Jean-François Dutertre vient de nous quitter.
Pour certains d’entre nous, c’était un complice de trois ou quatre décennies. Pour le monde des musiques dites « traditionnelles » du domaine français en particulier, des musiques du monde en général, ce fut un acteur essentiel, un expert avisé, un facilitateur, un militant d’une grande constance.
Acteur, il le fut dès le tournant de son adolescence (groupes Les Escholiers, Grelot Bayou Folk) et surtout après son passage comme phonothécaire au département d’ethnomusicologie au Musée de l’Homme. S’impliquant dans le mouvement de réappropriation patrimoniale du « collectage » des années 60-70 et dans un folk à la française (inspiré par celui d’Outre-Atlantique incarné par un Pete Seeger qui, dès 1972, exhortait à ne pas se laisser « coca-coloniser »). Un mouvement qui sema les graines des vagues revivalistes et néo-trad’ à venir. Membre du premier folk-club français, le Bourdon, collecteur tant dans les Vosges qu’en Normandie, au Québec qu’en Irlande, il fit partie comme chanteur et compositeur du célèbre groupe Mélusine (neuf albums chez Polydor). Mais surtout, dans une époque assez folle, ponctuée de festivals utopiques (façon Lambesc, Malataverne, Vesdun…), optant pour l’épinette des Vosges et la vielle plutôt que pour le banjo du bluegrass, il contribuera avec ses pairs (John Wright, Catherine Perrier, Jacques Benhaïm, René Zosso, Yvon Guilcher, etc.) à rendre légitimes des identités culturelles minorées sans rompre avec l’esprit des musiciens « routiniers » d’hier, suscitant des sources d’inspiration inouïes.

Articulant des héritages anthropologiques (déjà le fameux P.C.I), donc langagiers et musicaux, à une contemporanéité avec tout ce que cela impliquera au niveau des lutheries, des façons de chanter et d’enseigner, de créer, d’échanger avec le monde.

Expert avisé, il le fut dès sa fonction comme rédacteur en chef de la revue Gigue (1972-1976), ombre portée des folk-clubs de l’époque (Le Bourdon, le TMS, La Vieille Herbe, à Paris ; La Chanterelle à Lyon) et des associations et animateurs de hootenannies. Une revue qui posa le premier cadre programmatique d’une action collective pour la reconnaissance de nouvelles pratiques musicales à l’échelle nationale. Dynamique qui aboutira à la structuration dans les années 80-90 des Centres de musiques traditionnelle puis de la FAMDT. Une expertise qu’il perdurera jusqu’à sa responsabilité à la tête du CIMT (Centre d’information des musiques et danses traditionnelles) qui sera intégré plus tard au sein de l’IRMA.
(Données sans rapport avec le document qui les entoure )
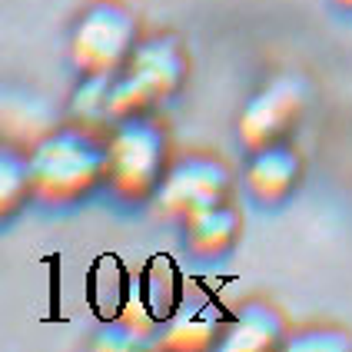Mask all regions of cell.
Listing matches in <instances>:
<instances>
[{"instance_id": "6da1fadb", "label": "cell", "mask_w": 352, "mask_h": 352, "mask_svg": "<svg viewBox=\"0 0 352 352\" xmlns=\"http://www.w3.org/2000/svg\"><path fill=\"white\" fill-rule=\"evenodd\" d=\"M34 193L50 203H74L107 183V146L87 130H57L37 140L30 153Z\"/></svg>"}, {"instance_id": "7a4b0ae2", "label": "cell", "mask_w": 352, "mask_h": 352, "mask_svg": "<svg viewBox=\"0 0 352 352\" xmlns=\"http://www.w3.org/2000/svg\"><path fill=\"white\" fill-rule=\"evenodd\" d=\"M166 137L143 117L120 120L107 143V183L126 199L157 193L166 176Z\"/></svg>"}, {"instance_id": "3957f363", "label": "cell", "mask_w": 352, "mask_h": 352, "mask_svg": "<svg viewBox=\"0 0 352 352\" xmlns=\"http://www.w3.org/2000/svg\"><path fill=\"white\" fill-rule=\"evenodd\" d=\"M137 17L120 7V3H94L83 17H80L74 40H70V54L74 63L83 70V77L107 74L113 77L120 67L130 60L137 50Z\"/></svg>"}, {"instance_id": "277c9868", "label": "cell", "mask_w": 352, "mask_h": 352, "mask_svg": "<svg viewBox=\"0 0 352 352\" xmlns=\"http://www.w3.org/2000/svg\"><path fill=\"white\" fill-rule=\"evenodd\" d=\"M306 110V83L293 74L273 77L256 94L243 117H239V137L250 150H263L283 143V137L296 126V120Z\"/></svg>"}, {"instance_id": "5b68a950", "label": "cell", "mask_w": 352, "mask_h": 352, "mask_svg": "<svg viewBox=\"0 0 352 352\" xmlns=\"http://www.w3.org/2000/svg\"><path fill=\"white\" fill-rule=\"evenodd\" d=\"M226 190H230V173L223 163L206 157H190L166 170L157 199L163 213L176 216V219H190L210 206H219Z\"/></svg>"}, {"instance_id": "8992f818", "label": "cell", "mask_w": 352, "mask_h": 352, "mask_svg": "<svg viewBox=\"0 0 352 352\" xmlns=\"http://www.w3.org/2000/svg\"><path fill=\"white\" fill-rule=\"evenodd\" d=\"M126 74L137 77L153 97H170L179 90V83L186 77V60L179 54L173 40L153 37V40H140L137 50L126 60Z\"/></svg>"}, {"instance_id": "52a82bcc", "label": "cell", "mask_w": 352, "mask_h": 352, "mask_svg": "<svg viewBox=\"0 0 352 352\" xmlns=\"http://www.w3.org/2000/svg\"><path fill=\"white\" fill-rule=\"evenodd\" d=\"M299 179V157L286 143H273L253 150L250 170H246V186L253 190L256 199H283Z\"/></svg>"}, {"instance_id": "ba28073f", "label": "cell", "mask_w": 352, "mask_h": 352, "mask_svg": "<svg viewBox=\"0 0 352 352\" xmlns=\"http://www.w3.org/2000/svg\"><path fill=\"white\" fill-rule=\"evenodd\" d=\"M236 233H239V219L230 206H210L203 213H196L186 219V236H190V246L199 256H219L233 246Z\"/></svg>"}, {"instance_id": "9c48e42d", "label": "cell", "mask_w": 352, "mask_h": 352, "mask_svg": "<svg viewBox=\"0 0 352 352\" xmlns=\"http://www.w3.org/2000/svg\"><path fill=\"white\" fill-rule=\"evenodd\" d=\"M279 316L266 306H246L243 316L230 326V333L223 339V349H266L279 346Z\"/></svg>"}, {"instance_id": "30bf717a", "label": "cell", "mask_w": 352, "mask_h": 352, "mask_svg": "<svg viewBox=\"0 0 352 352\" xmlns=\"http://www.w3.org/2000/svg\"><path fill=\"white\" fill-rule=\"evenodd\" d=\"M30 193H34L30 160H23L17 150H3V157H0V210L3 216L17 213Z\"/></svg>"}, {"instance_id": "8fae6325", "label": "cell", "mask_w": 352, "mask_h": 352, "mask_svg": "<svg viewBox=\"0 0 352 352\" xmlns=\"http://www.w3.org/2000/svg\"><path fill=\"white\" fill-rule=\"evenodd\" d=\"M110 90H113V80L107 74H94L87 77V83H80V90L74 94V117L83 120V126H97V123H107L113 120V110H110Z\"/></svg>"}, {"instance_id": "7c38bea8", "label": "cell", "mask_w": 352, "mask_h": 352, "mask_svg": "<svg viewBox=\"0 0 352 352\" xmlns=\"http://www.w3.org/2000/svg\"><path fill=\"white\" fill-rule=\"evenodd\" d=\"M216 336V319L206 316L203 309H183L170 322V333L163 336V346H176V349H203L210 346Z\"/></svg>"}, {"instance_id": "4fadbf2b", "label": "cell", "mask_w": 352, "mask_h": 352, "mask_svg": "<svg viewBox=\"0 0 352 352\" xmlns=\"http://www.w3.org/2000/svg\"><path fill=\"white\" fill-rule=\"evenodd\" d=\"M157 103V97L140 83L137 77H126L113 83L110 90V110H113V120H130V117H143L150 107Z\"/></svg>"}, {"instance_id": "5bb4252c", "label": "cell", "mask_w": 352, "mask_h": 352, "mask_svg": "<svg viewBox=\"0 0 352 352\" xmlns=\"http://www.w3.org/2000/svg\"><path fill=\"white\" fill-rule=\"evenodd\" d=\"M293 349H309V346H322V349H346L349 339L346 336H336V333H309V336H299L289 342Z\"/></svg>"}, {"instance_id": "9a60e30c", "label": "cell", "mask_w": 352, "mask_h": 352, "mask_svg": "<svg viewBox=\"0 0 352 352\" xmlns=\"http://www.w3.org/2000/svg\"><path fill=\"white\" fill-rule=\"evenodd\" d=\"M339 3H342V7H352V0H339Z\"/></svg>"}]
</instances>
Facilitateur, il le fut dans son rôle de directeur de collection au Chant du Monde où il suscita une Anthologie de la musique traditionnelle française qui fit évènement à l’époque. Mais également dans son implication dans les richesses de la transmission des musiques modales.

Militant comme ceux de sa génération, il n’a cessé de défendre la professionnalisation et les droits des musiciens et chanteurs à travers ses diverses fonctions, notamment au sein du SFA (Syndicat des Artistes Français) puis de l’Adami, et plus globalement les enjeux (esthétiques, philosophiques, citoyens, économiques) des musiques du monde sous leurs différentes acceptions.

Le réseau Zone franche pouvant témoigner de ses plaidoyers tranquilles et constants dans les arcanes institutionnelles en faveur de ces idiomes musicaux qui cartographient la diversité culturelle de la planète.